Progressive disclosure example: Agent sees summary ("Auth uses JWT") -> needs details (retrieves auth docs) -> needs code (retrieves auth service file). Each step loads only what's needed.
See references/context-engineering-framework.md for the complete framework with extended examples.
Agent Context Patterns
Sessions vs memory
| Concept | Scope | Lifetime | Purpose |
|---|
| Session | Single conversation | Ephemeral | Working memory for the current task |
| Memory | Cross-session | Persistent | Accumulated knowledge and learnings |
The common mistake: keeping everything in the session instead of writing important things to persistent memory.
Context rot
Output quality degrades as conversations grow longer due to: dilution (instructions buried under tool results), position bias (models attend more to beginning/end, losing middle), contradiction accumulation, and working memory overflow.
Signs: Agent forgets earlier constraints, responses become generic/repetitive, re-asks answered questions, quality drops vs. early turns.
Mitigation: Apply Compress (summarize and compact) and Isolate (move reference material behind retrieval). For long-running agents, implement periodic compaction checkpoints.
◆ ◆ ◆ ◆
• _Actions to take_
**A.** What does the agent context passage recommend for long-running agents?
**B.** Reproduce the agent context passage starting with "Agent Context Patterns" and going on through "working memory overflow.".

Raw records
◆ ◆ ◆ ◆
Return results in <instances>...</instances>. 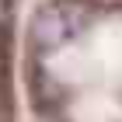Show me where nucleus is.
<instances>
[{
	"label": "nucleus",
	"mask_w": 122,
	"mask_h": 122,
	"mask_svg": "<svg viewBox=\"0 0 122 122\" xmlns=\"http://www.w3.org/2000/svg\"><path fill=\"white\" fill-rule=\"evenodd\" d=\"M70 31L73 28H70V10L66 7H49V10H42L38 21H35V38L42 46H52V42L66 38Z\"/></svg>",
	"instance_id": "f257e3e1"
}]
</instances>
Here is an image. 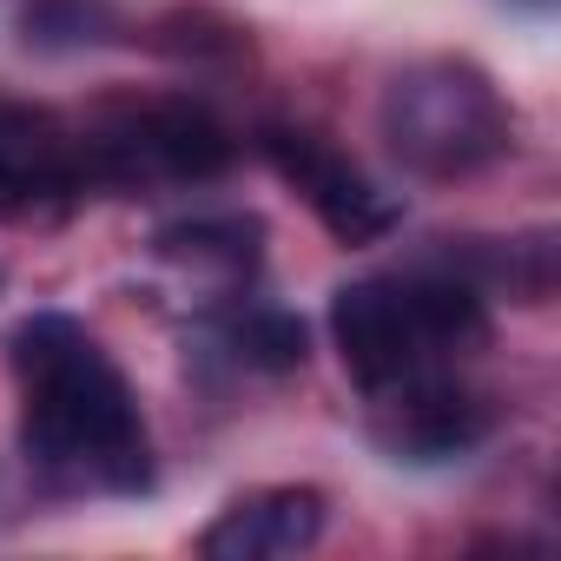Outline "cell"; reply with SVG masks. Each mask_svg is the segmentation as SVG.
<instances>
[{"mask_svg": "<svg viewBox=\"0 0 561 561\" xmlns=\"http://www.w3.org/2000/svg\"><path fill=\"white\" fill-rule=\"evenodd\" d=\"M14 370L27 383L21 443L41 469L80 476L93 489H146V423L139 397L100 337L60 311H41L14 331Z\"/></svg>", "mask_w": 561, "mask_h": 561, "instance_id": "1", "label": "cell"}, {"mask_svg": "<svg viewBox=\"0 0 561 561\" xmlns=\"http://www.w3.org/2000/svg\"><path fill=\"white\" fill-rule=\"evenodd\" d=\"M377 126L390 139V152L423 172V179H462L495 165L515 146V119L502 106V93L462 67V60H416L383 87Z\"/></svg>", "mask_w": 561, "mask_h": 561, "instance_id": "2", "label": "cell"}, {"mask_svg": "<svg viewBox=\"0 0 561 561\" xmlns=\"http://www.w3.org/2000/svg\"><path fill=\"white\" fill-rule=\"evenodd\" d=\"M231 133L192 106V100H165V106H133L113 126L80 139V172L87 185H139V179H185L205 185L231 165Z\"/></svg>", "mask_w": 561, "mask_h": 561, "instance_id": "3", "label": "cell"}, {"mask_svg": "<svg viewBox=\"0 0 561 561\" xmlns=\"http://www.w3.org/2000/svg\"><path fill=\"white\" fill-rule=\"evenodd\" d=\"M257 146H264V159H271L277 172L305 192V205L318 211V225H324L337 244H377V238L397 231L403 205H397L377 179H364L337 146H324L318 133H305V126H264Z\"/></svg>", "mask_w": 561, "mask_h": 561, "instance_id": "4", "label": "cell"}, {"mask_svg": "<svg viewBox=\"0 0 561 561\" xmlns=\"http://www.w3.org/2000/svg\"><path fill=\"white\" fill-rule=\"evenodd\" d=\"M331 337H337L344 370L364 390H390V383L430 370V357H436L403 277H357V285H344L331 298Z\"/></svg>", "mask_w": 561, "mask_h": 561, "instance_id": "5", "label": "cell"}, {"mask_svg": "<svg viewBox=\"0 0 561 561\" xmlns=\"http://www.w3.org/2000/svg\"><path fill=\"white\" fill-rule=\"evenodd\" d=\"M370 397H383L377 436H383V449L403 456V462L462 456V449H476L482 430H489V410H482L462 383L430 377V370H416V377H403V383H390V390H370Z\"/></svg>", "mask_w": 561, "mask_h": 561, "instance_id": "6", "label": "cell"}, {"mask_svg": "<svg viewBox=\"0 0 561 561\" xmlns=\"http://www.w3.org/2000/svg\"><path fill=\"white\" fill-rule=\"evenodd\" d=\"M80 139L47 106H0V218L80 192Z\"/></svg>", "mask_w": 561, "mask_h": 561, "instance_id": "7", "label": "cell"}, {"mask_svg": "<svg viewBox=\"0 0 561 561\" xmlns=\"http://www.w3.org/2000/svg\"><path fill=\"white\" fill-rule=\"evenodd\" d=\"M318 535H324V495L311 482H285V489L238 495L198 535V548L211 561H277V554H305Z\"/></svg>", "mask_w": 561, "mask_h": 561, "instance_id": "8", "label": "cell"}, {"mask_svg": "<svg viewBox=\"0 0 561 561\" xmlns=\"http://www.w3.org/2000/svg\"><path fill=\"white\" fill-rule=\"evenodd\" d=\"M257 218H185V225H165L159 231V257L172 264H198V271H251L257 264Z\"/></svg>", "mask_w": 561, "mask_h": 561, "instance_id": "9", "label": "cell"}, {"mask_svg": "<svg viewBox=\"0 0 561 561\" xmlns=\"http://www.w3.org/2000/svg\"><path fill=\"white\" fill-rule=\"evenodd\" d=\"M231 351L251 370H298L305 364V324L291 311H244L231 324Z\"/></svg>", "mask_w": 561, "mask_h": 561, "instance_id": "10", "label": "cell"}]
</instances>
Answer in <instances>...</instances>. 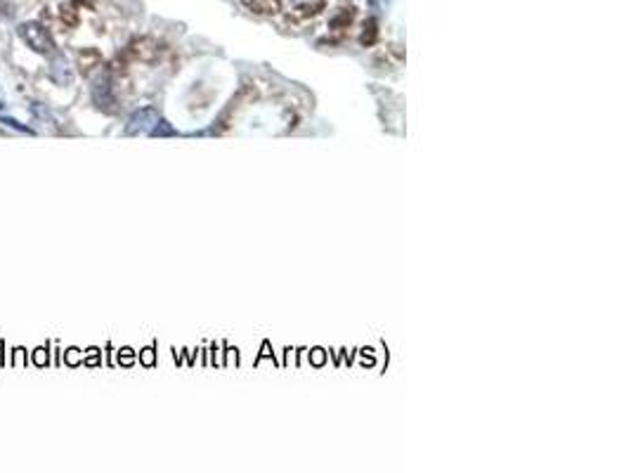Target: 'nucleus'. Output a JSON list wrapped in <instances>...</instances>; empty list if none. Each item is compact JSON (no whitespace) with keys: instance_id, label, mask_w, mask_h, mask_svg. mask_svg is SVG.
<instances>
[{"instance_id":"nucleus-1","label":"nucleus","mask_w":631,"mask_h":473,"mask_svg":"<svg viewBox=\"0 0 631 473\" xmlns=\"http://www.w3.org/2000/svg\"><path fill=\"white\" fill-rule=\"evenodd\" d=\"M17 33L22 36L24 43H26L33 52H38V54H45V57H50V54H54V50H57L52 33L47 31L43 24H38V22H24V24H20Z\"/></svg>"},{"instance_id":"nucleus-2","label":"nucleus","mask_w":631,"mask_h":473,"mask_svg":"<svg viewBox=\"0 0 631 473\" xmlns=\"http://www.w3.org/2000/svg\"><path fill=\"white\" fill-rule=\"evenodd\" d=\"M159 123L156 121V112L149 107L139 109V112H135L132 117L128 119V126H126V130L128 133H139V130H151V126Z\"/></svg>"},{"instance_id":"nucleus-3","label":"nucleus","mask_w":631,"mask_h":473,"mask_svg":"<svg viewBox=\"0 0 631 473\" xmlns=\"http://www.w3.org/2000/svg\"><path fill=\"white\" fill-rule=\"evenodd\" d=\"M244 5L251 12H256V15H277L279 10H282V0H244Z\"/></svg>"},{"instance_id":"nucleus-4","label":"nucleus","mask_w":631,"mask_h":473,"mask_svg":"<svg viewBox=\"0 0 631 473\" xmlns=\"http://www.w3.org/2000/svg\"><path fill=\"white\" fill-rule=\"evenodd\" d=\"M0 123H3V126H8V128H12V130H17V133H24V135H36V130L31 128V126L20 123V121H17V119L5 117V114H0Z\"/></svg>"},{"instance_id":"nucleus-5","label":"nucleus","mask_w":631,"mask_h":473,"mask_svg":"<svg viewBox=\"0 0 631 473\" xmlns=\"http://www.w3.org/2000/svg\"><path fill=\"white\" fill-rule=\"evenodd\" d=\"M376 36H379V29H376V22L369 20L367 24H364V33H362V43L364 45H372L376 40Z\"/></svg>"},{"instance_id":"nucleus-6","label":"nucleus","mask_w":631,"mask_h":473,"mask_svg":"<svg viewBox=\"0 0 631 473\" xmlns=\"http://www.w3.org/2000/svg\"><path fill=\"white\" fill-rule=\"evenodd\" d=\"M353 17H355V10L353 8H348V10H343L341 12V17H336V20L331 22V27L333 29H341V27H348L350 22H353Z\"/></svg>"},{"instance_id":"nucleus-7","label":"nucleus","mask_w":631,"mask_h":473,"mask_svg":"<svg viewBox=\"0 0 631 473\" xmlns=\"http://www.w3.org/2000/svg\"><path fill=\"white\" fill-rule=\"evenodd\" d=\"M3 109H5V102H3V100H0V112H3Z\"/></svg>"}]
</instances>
◆ ◆ ◆ ◆
• _Solved tasks_
**A.** Implement periodic compaction checkpoints.

**B.**
Agent Context Patterns
Sessions vs memory
| Concept | Scope | Lifetime | Purpose |
|---|
| Session | Single conversation | Ephemeral | Working memory for the current task |
| Memory | Cross-session | Persistent | Accumulated knowledge and learnings |
The common mistake: keeping everything in the session instead of writing important things to persistent memory.
Context rot
Output quality degrades as conversations grow longer due to: dilution (instructions buried under tool results), position bias (models attend more to beginning/end, losing middle), contradiction accumulation, and working memory overflow.